Wer sich heute ernsthaft mit Arbeit beschäftigt, braucht Schwindelfreiheit – denn der Abgrund zwischen politischem Anspruch und familiärer Wirklichkeit ist tief.
Und doch: In der volkswirtschaftlichen Gleichung kommen all diese Fleißigen kaum vor. Höchstens als Teilzeitkraft. Denn Elternarbeit wird nicht entlohnt – sie ist vorausgesetzte Leistung, historisch weiblich konnotiert und damit schlicht unsichtbar.

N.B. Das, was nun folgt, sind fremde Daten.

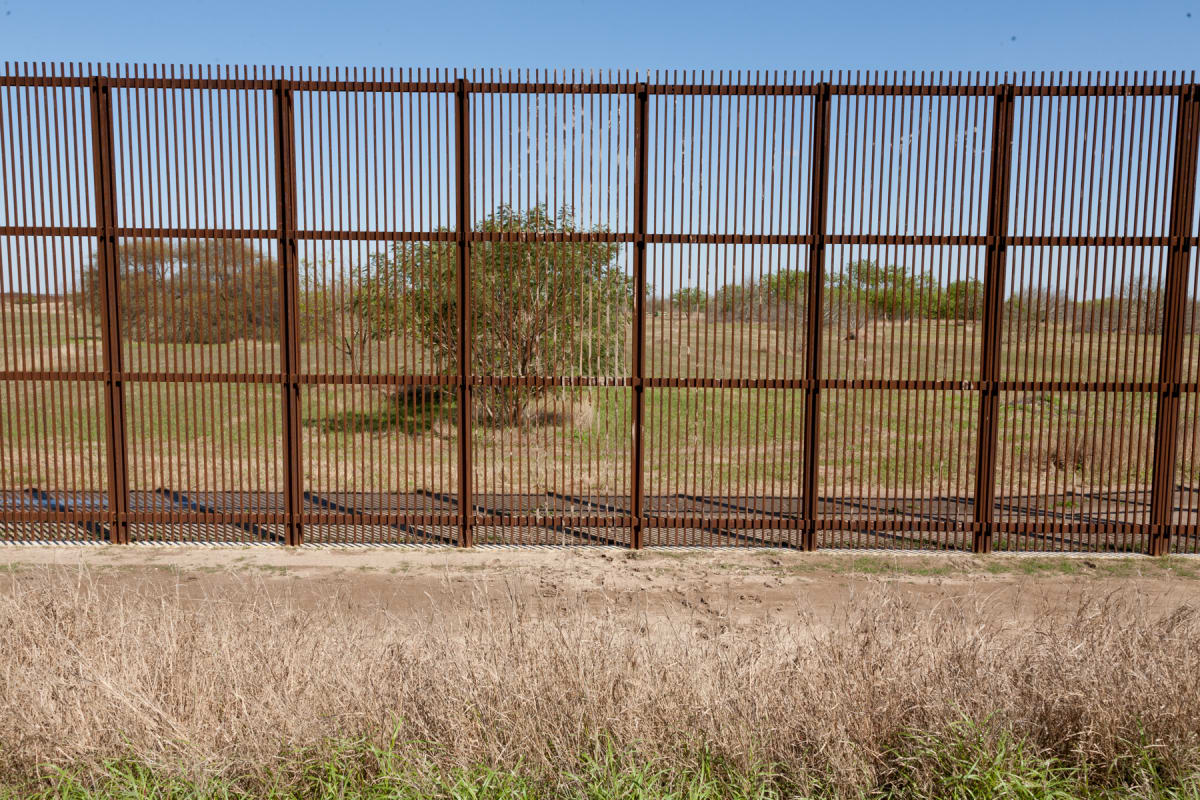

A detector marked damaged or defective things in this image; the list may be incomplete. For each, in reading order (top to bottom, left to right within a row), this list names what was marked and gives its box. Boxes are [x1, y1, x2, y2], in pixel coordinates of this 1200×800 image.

rusty steel barrier [2, 62, 1200, 552]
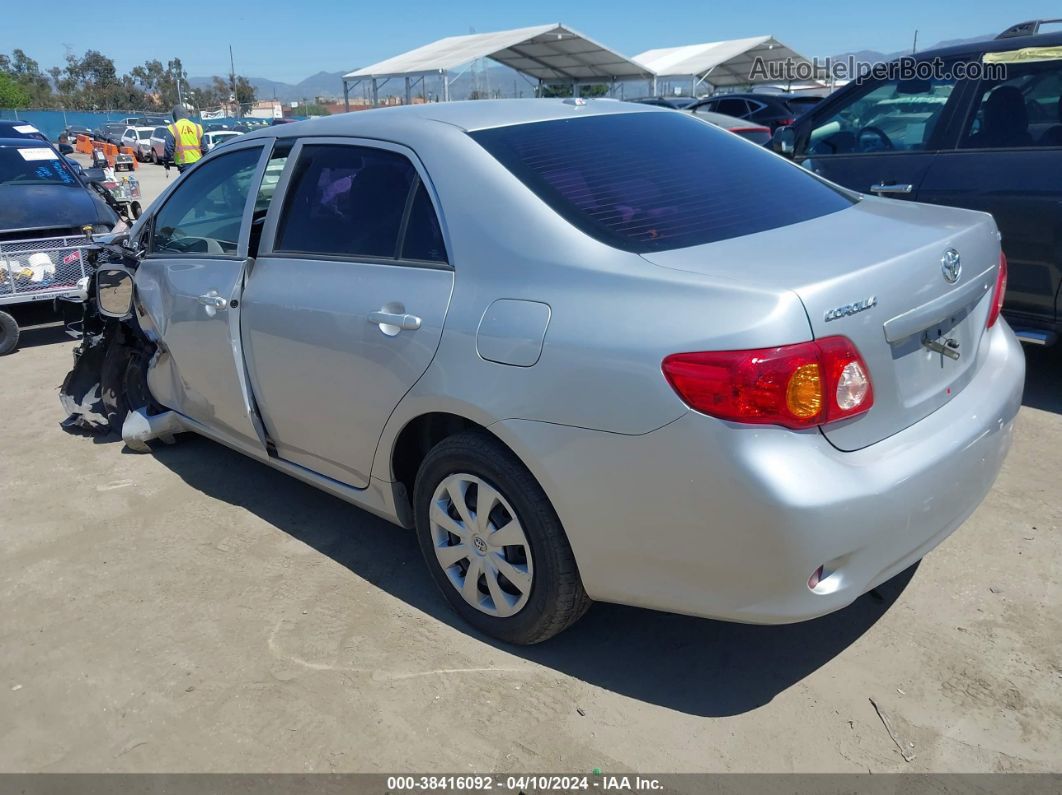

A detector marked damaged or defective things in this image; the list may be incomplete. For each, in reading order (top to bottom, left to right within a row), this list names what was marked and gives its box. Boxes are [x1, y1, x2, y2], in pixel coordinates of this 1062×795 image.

damaged front end of car [58, 242, 159, 443]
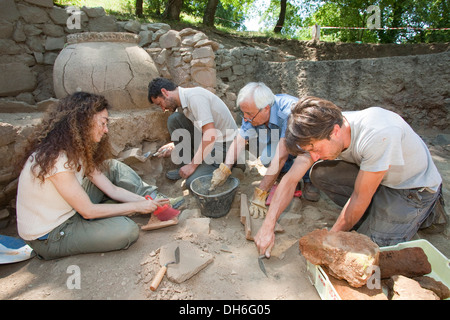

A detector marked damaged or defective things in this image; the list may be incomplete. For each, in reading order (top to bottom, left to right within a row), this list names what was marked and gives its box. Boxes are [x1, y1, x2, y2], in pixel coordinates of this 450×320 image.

broken pottery fragment [298, 229, 380, 288]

Dabei gründet auf ihr alles. Jeder Arbeitnehmer, jede Fachkraft, jeder Steuerberater und jeder Ingenieur wurde einmal geboren, gefüttert, sauber gehalten und aufgezogen. Jemand hat ihnen beigebracht, Bitte und Danke zu sagen, eine Ausbildung durchzuhalten, keine Drogen zu nehmen und, ja: fleißig zu sein. Dieses Fundament aber rückt nicht ins Bewusstsein – es wird nicht nur übersehen, es wird aktiv beschädigt. Das Elterngeld soll gekürzt, der Achtstundentag abgeschafft, die Überstunde prämiert werden. Wohlwissend, dass dies ausschließlich jene begünstigt, die ohnehin Vollzeit erwerbstätig sind. Während Mutti ja quasi jeden Tag Unterstunden macht. Minus, das Faultier. Haha.

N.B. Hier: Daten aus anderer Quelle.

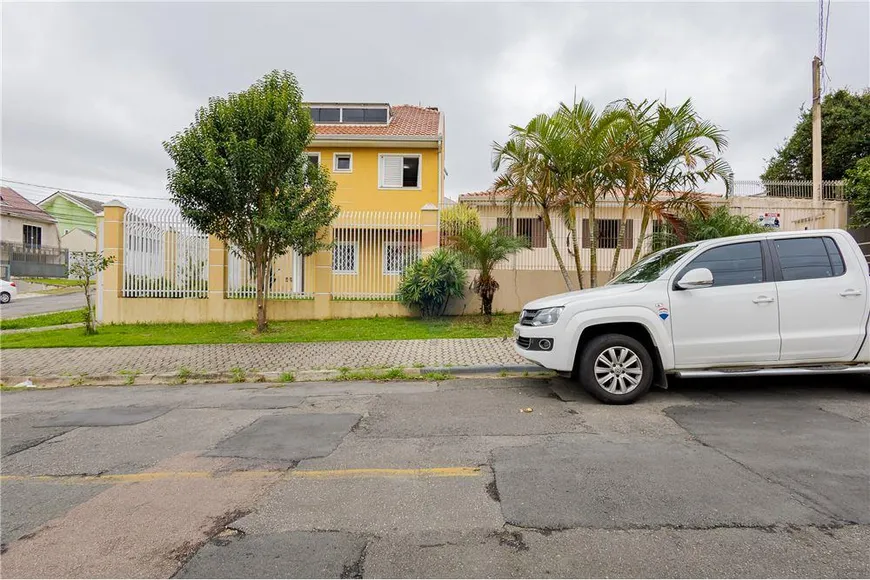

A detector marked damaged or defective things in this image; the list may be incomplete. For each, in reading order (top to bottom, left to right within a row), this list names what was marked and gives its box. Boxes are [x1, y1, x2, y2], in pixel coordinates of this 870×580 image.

road patch repair [1, 376, 870, 576]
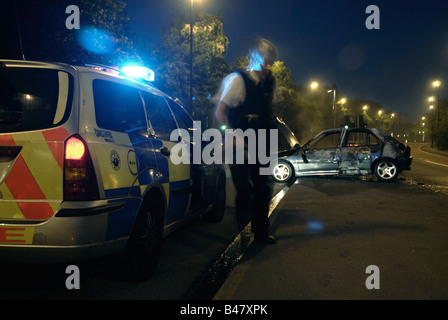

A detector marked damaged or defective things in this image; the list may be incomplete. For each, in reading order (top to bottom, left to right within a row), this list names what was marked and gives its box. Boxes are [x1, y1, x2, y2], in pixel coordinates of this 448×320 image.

burnt car rear light [63, 134, 99, 200]
burnt car wheel [272, 160, 294, 182]
burnt car door [300, 129, 342, 175]
burnt car [272, 125, 412, 182]
damaged silver car [272, 127, 412, 182]
burnt car door [340, 127, 382, 175]
burnt car wheel [374, 159, 400, 181]
burnt car alloy wheel [374, 159, 400, 181]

Und dann, als wäre die Verhöhnung des Unsichtbaren nicht genug, kommen die Meldungen, die das gesamte Gebäude dieser Debatte ins Wanken bringen: Künstliche Intelligenz kann inzwischen Steuer beraten, programmieren, Bücher führen, Maschinen konstruieren, Operationen assistieren. Sie arbeitet ohne Pause, ohne Urlaub, ohne Überstundenzuschlag. Die Jobs, auf die Vati so stolz war – die KI erledigt sie besser, schneller, billiger. Die Jobs, die Mutti täglich verrichtet hat, dagegen – Kleinkinder wickeln, Teenager zumindest grob im Regelwerk halten, kochen, Wäsche waschen und falten – die bekommt die KI nicht mal ansatzweise hin.

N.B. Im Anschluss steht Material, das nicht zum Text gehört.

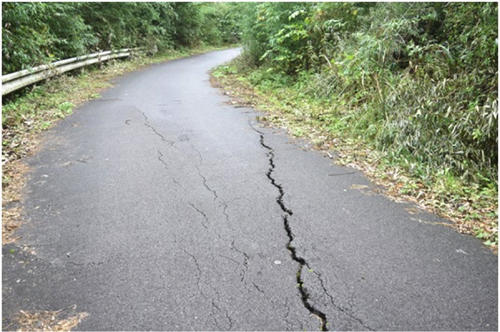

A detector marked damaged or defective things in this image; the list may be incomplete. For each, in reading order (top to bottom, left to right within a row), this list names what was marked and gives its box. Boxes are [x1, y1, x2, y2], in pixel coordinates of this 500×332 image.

open crack in asphalt [252, 122, 330, 332]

Hier liegt die eigentliche Pointe, die in keiner Koalitionsrunde verhandelt wird: Wir stehen vor einem Paradigmenwechsel, der das überkommene Bild von Arbeit nicht nur erschüttert, sondern auflöst. Die klassische Erwerbsarbeit, auf der unser Sozialstaatsmodell, unser Steuerrecht, unser Selbstverständnis als leistende Bürger ruhen – sie erodiert. Und die Politik reagiert, indem sie mehr davon fordert. Mehr Stunden. Mehr Output. Mehr Holzschilder aus Amerika.
Es ist, als würde man auf einem sinkenden Schiff die Passagiere auffordern, schneller zu rudern.
Was wir brauchen, ist keine Verlängerung der Arbeitszeit, sondern eine Erweiterung unseres Arbeitsbegriffs. Wer pflegt, erzieht, sorgt, tröstet und trägt – der arbeitet. Wer das Fundament legt, auf dem Wirtschaft erst entstehen kann – der leistet. Dass diese Leistung strukturell unsichtbar bleibt, ist keine Naturgegebenheit. Es ist eine politische Entscheidung. Und eine teure dazu: Nicht für jene, die sie erbringen. Sondern für eine Gesellschaft, die sich anschickt, sie vollständig zu ignorieren – ausgerechnet in dem Moment, in dem die Maschine den Rest übernimmt.
Nicht mehr lange, und das einzige, wofür wirklich noch ein Mensch gebraucht wird, ist möglicherweise das Wäschefalten, das Lehren, das sich Kümmern. Und dann? Dann wäre es an der Zeit gewesen, einmal wirklich gefragt zu haben, was welche Arbeit eigentlich wert ist.